L’ancien Premier ministre australien Tony Abbott s’est vu confier un poste de premier plan de conseiller le gouvernement britannique sur le commerce – malgré une série de commentaires prétendument homophobes et sexistes.
De hauts partisans LGBT, dont Sir Ian McKellen et Stonewall, ainsi que le porte-parole du Parti travailliste pour l’égalité, a exhorté Boris Johnson à bloquer le rendez-vous.
M. Abbott, 62 ans, a précédemment déclaré qu’il se sentait « menacé par l’homosexualité » et a fait campagne « vigoureusement » contre la légalisation du mariage homosexuel en Australie, selon des militants.
Il a également suscité une controverse sur les droits des femmes, l’avortement et le changement climatique.
Mais interrogé vendredi sur son histoire, M. Johnson a déclaré: « Je ne suis évidemment pas du tout d’accord avec ces sentiments. »
Une déclaration du ministère du Commerce international n’a pas abordé directement la controverse, mais a déclaré: « Les nouveaux conseillers du conseil sont annoncés à un moment important pour la politique commerciale du Royaume-Uni et alors que les négociations avec les États-Unis, le Japon, l’Australie et la Nouvelle-Zélande entrent dans leur dernières étapes cruciales – bien que les conseillers du conseil d’administration n’aient aucun rôle direct dans la conclusion d’accords commerciaux.

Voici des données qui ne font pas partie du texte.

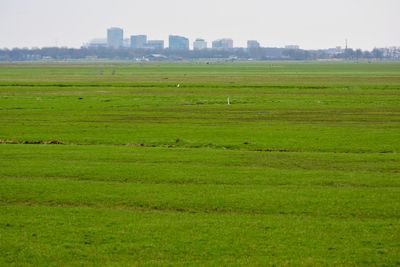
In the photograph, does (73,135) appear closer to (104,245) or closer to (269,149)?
(269,149)

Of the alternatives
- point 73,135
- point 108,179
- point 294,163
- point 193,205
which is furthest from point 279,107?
point 193,205

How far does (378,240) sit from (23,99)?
191ft

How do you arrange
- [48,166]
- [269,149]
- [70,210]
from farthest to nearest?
[269,149] < [48,166] < [70,210]

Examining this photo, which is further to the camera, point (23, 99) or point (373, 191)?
point (23, 99)

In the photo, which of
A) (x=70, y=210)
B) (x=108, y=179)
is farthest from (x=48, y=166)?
(x=70, y=210)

« Le conseil représentera un éventail de points de vue pour l’aider dans sa fonction consultative, promouvoir le commerce libre et équitable et conseiller le secrétaire au commerce international sur la politique commerciale du Royaume-Uni. »

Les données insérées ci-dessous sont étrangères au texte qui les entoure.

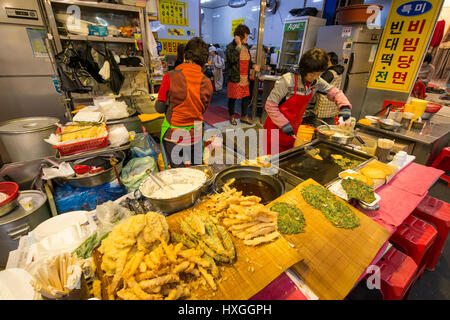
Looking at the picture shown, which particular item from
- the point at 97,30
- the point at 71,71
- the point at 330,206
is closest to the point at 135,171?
the point at 330,206

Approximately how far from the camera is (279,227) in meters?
1.47

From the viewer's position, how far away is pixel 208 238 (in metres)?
1.20

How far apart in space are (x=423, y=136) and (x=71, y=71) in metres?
5.74

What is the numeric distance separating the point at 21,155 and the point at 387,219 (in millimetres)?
3885

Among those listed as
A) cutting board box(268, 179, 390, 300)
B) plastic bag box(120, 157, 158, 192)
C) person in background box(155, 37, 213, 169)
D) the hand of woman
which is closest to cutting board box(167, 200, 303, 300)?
cutting board box(268, 179, 390, 300)

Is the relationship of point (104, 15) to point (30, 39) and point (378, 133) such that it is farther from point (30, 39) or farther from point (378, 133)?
point (378, 133)

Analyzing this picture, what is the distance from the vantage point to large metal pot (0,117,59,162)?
2475mm

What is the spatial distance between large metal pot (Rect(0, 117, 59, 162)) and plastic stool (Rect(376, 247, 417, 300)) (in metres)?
3.79

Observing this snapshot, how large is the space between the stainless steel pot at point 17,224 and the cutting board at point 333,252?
89.8 inches

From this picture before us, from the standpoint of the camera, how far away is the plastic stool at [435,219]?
2.43m

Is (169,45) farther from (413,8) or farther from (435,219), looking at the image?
(435,219)

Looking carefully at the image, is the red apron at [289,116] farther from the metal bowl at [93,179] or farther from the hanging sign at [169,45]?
the hanging sign at [169,45]

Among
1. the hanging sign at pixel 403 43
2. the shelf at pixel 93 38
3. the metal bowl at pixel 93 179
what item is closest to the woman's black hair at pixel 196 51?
the metal bowl at pixel 93 179

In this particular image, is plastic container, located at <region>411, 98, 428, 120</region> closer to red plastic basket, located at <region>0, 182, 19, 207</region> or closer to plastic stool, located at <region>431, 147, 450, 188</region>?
plastic stool, located at <region>431, 147, 450, 188</region>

M. Abbott, qui a été Premier ministre australien entre 2013 et 2015, a été critiqué pour un certain nombre de commentaires litigieux, notamment:
- qualifiant l’avortement de «solution de facilité» pour les femmes
- disant que les hommes sont plus adaptés aux règles de leadership, ajoutant qu’ils sont « plus adaptés pour exercer l’autorité »

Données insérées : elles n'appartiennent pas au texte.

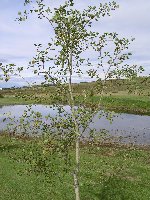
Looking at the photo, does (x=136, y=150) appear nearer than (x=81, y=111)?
No

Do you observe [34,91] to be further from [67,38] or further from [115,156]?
[115,156]

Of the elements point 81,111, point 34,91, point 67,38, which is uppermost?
point 67,38

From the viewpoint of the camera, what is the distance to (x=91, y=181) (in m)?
27.5

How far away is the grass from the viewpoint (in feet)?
81.2

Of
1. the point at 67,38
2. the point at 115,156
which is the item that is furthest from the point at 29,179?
the point at 67,38

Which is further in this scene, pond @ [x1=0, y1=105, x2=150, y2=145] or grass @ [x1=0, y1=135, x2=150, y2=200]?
pond @ [x1=0, y1=105, x2=150, y2=145]

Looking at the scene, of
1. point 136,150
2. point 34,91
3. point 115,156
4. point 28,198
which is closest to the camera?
point 34,91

- décrivant l’homosexualité comme «remettant en question les notions du bon ordre des choses»
- se référant au «sex-appeal» d’une candidate de l’opposition
- affirmant qu’il n’est « absolument pas convaincu » par la « soi-disant science établie sur le changement climatique »
- disant que le réchauffement climatique s’est « arrêté »
Lors de sa visite à Solihull vendredi, le Premier ministre, M. Johnson, a déclaré qu’il ne partageait pas les vues de M. Abbott.
Il a déclaré: « Je ne suis pas d’accord avec tous ceux qui servent le gouvernement à titre non rémunéré dans des centaines de conseils d’administration à travers le pays – et on ne peut pas s’attendre à ce que je le fasse. »
Mais il a ajouté: «C’est un gars qui a été élu par le peuple de la grande nation libérale et démocratique d’Australie.
« C’est un pays incroyable, c’est un pays épris de liberté, c’est un pays libéral. Et voilà! Je pense que cela parle de lui-même. »
Dans un entretien avec Kay Burley jeudi, le secrétaire à la Santé, Matt Hancock, n’a pas condamné l’homophobie et le sexisme présumés de M. Abbott, affirmant qu ‘ »il est également un expert en commerce ».
Julia Gillard, un autre ancien Premier ministre australien qui a qualifié M. Abbott de misogyne au parlement en 2012, a déclaré plus tôt à Sky News: « Je m’en tiens à chaque mot ».
Le Premier ministre écossais, Nicola Sturgeon, a déclaré que les vues controversées de M. Abbott sur le coronavirus étaient « profondément offensantes et fausses » et qu’il n’était pas apte à être un envoyé commercial.
Le secrétaire de la Justice fantôme et député travailliste David Lammy a accusé le gouvernement de « ne pas se soucier » des accusations selon lesquelles M. Abbott est homophobe et misogyne.